Dave himself fidgeted during the breaks, unable to keep still, so that my wife, a schoolteacher, wondered if he had ADHD. My guess is that he was bored, bored and tired and gut-wrenchingly sick of the whole rotten business. He was dead on his feet, a zombie going through the motions. Yes, that’s part of Dave’s charm, but I never caught the whiff of death before, the horror, like Kurtz in Heart of Darkness. He just couldn’t wait to get out of there--it was the second show of the night, the blow-off show that no one would even be watching on Friday, and he had had enough. And Dave wasn’t the only one; you could feel the weariness pervading the whole crew, all of them zombies, the sick monotony trickling down to the lowest intern: the terrible, endless grind of putting on that show, of cranking up that rusty calliope night after night, every day, year after year. By the time Ricky Gervais came out I was just as shagged, and dying to see someone still alive.
We couldn’t see him except on the monitors. Still and all he was funny, though I think my wife and I were the only people in that theater who knew who David Brent was, or cared, and there was distinct confusion at Ricky’s British-filtered anecdotes. Letterman seemed reserved and grumpy.
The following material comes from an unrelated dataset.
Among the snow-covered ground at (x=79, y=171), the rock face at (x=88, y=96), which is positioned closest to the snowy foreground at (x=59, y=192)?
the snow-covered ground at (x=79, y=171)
Gervais had lost no time selling out, was promoting a terrible-sounding CG movie about heroic messenger pigeons during World War Two, and made a joke about the difficulty of pinning medals to birds, which fell flat because Dave and Paul had made the same joke during their earlier banter. Hadn’t he been watching the show in the Green Room? A couple of times he dropped the F-bomb, triggering whispers of What’d he say? But everyone dutifully laughed and applauded, if with slightly less force than before. Energy was flagging all over, you could feel it.
At long last the Knitters played, a serviceable hillbilly-rock band busting our eardrums in the close space, and then the show was over. Half-dead, half-deaf, hands numb, we filed out into the steamy August murk. My book had never left my pocket. We hadn’t been on the show; we had barely even seen the show. We had just been a human laugh track, clapping on cue like an army of trained seals. Only then did it occur to me:
David Letterman played me. I was played, not him. I was a Late Show zombie.